Inflation in the UK has surged to 3.5%, according to the latest figures from the Office for National Statistics (ONS) — just one day after the Bank of England’s chief economist Huw Pill issued a warning that interest rates may be falling too quickly.
Speaking ahead of the official data release, Pill expressed concerns that the Bank’s efforts to bring inflation under control were beginning to show “signs of stuttering.” He said the risk of persistent inflation led him to vote for a ‘skip’ in rate cuts during the most recent policy meeting earlier this month.
A Surprise Jump in Inflation
The ONS data confirmed Pill’s fears, showing that the Consumer Prices Index (CPI) inflation rose to 3.5% in April — higher than many economists and the Bank itself had anticipated.
While a rise had been expected due to widespread bill increases, the scale of the jump took many by surprise. It marks the highest inflation level in more than a year, reflecting what some analysts have called an “awful April” for households, as the cost of essentials like energy and broadband surged.
A Divided Bank of England
The rate decision itself was split three ways by the Bank of England’s Monetary Policy Committee (MPC):
- Five members voted for a modest rate cut, bringing the base rate down by 0.25% from 4.5% to 4.25%
- Two members, including Pill, voted to keep rates unchanged
- Two other members pushed for a larger 0.5% cut
Despite being in the minority, Pill has stood firm in his view that the pace of cuts has been too fast. He argued that the rate of underlying inflation remains “obstinately robust” and that the Bank has moved too aggressively in trimming rates since last summer.
“My starting point is that the pace of Bank rate reduction should be cautious, running slower than the [quarter percentage point] per quarter we have implemented since last August,” Pill said during a briefing.
He emphasised that he wasn’t advocating for a complete halt to cuts, but rather a more measured approach. In his view, the previous round of rate hikes in 2023 ended prematurely, and the decision to begin cutting in early 2024 was “slightly too early.”
Market Reactions and Borrower Concerns
Pill’s comments have poured cold water on hopes for a swift series of rate reductions. As a result:
- Markets are no longer pricing in a rate cut for June
- For the next MPC meeting in August, the chances of a further cut — from 4.25% to 4% — are now seen as only around 50/50
- By summer 2025, interest rates are only expected to fall marginally to around 3.75%
This will come as disappointing news to millions of borrowers, especially homeowners and businesses, hoping for some relief from high lending costs. It also comes amid fresh insolvency data showing that 2,053 companies went bust last month — the highest monthly figure since July.
Differing Views Among Rate-Setters
Pill’s stance has put him at odds with other members of the MPC, and even some former Bank officials have weighed in.

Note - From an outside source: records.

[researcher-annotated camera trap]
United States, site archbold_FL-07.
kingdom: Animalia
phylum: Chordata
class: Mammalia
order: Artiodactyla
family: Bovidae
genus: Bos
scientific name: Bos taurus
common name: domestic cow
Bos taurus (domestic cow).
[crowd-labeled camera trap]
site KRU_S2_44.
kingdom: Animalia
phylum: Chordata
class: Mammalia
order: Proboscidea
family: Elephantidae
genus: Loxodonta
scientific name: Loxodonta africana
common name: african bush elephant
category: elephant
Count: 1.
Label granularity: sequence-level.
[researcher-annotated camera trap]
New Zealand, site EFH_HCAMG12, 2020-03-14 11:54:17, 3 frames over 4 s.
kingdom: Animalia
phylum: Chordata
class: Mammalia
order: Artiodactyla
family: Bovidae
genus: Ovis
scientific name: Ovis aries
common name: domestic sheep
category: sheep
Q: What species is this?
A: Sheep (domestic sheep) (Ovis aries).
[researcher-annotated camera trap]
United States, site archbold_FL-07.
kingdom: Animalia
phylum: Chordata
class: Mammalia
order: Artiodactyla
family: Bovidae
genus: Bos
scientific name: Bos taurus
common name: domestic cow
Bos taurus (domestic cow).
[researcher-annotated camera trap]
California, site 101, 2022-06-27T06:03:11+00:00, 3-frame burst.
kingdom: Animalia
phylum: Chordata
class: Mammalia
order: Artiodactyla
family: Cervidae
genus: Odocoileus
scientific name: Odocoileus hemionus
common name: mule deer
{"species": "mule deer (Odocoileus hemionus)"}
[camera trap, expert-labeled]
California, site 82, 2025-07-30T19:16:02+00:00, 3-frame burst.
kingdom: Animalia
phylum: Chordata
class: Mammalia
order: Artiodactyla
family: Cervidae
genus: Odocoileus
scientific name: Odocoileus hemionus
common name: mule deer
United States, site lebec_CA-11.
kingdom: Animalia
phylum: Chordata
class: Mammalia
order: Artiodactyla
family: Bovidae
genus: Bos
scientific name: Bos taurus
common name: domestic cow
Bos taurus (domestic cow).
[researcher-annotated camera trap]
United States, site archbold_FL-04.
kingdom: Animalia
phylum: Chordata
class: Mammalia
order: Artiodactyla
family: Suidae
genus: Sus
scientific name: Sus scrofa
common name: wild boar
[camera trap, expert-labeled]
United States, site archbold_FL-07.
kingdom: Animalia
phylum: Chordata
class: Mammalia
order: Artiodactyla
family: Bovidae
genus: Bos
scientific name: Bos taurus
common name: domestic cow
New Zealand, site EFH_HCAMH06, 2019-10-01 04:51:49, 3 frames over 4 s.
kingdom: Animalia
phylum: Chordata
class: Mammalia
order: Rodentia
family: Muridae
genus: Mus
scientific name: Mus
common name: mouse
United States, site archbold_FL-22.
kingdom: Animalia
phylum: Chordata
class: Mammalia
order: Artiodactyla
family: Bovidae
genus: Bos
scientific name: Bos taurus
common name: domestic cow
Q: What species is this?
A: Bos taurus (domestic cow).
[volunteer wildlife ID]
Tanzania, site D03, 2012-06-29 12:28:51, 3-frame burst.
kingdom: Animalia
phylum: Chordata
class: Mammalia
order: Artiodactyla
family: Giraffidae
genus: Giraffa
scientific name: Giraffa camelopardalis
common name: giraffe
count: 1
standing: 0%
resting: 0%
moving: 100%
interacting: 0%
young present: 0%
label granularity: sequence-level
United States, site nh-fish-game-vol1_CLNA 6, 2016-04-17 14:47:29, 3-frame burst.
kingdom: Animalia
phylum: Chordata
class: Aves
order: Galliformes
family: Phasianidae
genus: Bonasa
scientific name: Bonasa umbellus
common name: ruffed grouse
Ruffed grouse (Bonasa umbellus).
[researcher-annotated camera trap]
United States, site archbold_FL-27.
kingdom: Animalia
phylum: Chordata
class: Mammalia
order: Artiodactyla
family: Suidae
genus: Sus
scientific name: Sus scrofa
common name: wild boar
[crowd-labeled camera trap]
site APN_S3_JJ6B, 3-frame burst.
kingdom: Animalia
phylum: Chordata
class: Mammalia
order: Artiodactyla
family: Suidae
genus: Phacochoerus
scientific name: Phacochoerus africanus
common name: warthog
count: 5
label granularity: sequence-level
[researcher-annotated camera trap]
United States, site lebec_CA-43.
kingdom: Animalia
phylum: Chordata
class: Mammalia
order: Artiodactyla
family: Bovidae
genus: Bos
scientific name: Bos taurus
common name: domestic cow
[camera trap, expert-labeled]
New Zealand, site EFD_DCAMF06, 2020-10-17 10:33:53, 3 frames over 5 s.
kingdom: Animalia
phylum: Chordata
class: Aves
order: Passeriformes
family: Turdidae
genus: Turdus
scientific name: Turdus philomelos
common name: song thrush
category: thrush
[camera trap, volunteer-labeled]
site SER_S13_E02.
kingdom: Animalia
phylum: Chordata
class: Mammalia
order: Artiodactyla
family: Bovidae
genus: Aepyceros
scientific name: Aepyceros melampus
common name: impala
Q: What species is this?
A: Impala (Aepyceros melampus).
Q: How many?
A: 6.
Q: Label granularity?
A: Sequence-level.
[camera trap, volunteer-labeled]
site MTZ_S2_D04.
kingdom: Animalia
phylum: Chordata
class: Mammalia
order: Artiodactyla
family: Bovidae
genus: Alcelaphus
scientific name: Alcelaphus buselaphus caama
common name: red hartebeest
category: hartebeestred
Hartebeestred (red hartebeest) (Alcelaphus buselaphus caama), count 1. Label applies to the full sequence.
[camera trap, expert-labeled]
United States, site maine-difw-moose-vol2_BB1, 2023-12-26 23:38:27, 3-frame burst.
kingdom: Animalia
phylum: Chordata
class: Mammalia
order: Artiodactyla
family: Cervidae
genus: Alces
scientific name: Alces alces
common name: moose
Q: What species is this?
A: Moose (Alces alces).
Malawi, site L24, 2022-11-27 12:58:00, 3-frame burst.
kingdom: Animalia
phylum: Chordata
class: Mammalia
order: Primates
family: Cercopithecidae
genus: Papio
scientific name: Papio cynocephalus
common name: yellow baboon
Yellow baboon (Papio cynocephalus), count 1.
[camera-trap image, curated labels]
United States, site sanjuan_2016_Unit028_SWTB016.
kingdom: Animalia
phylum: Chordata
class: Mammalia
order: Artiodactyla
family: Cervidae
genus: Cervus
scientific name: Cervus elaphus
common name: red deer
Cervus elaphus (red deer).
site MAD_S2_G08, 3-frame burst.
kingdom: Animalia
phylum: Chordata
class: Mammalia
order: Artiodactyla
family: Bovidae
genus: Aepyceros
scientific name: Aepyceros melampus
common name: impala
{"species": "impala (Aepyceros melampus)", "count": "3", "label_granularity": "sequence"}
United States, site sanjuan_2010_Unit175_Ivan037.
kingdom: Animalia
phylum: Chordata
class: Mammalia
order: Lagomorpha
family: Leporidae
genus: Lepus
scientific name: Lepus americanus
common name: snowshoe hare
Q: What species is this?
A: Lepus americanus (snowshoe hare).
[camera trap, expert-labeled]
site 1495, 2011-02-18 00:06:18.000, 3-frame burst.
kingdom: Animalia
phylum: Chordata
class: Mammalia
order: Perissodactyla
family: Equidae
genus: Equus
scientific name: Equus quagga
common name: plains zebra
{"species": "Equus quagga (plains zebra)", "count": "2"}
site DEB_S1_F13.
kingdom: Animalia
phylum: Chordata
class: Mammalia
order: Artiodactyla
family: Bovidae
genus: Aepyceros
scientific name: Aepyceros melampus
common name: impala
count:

Andrew Sentance, a former MPC member, said he agrees with Pill’s caution but described it as a “worrying signal” that the Bank’s chief economist is out of step with the broader committee on such a crucial issue.
A key concern for those with a more hawkish view — like Pill — is the pace of wage growth, which remains high. There are fears this could keep upward pressure on inflation if left unchecked.
However, economists at Goldman Sachs have taken a more optimistic view. They believe that pay growth will ease significantly this year, allowing the Bank of England to adopt a “less cautious” stance moving forward.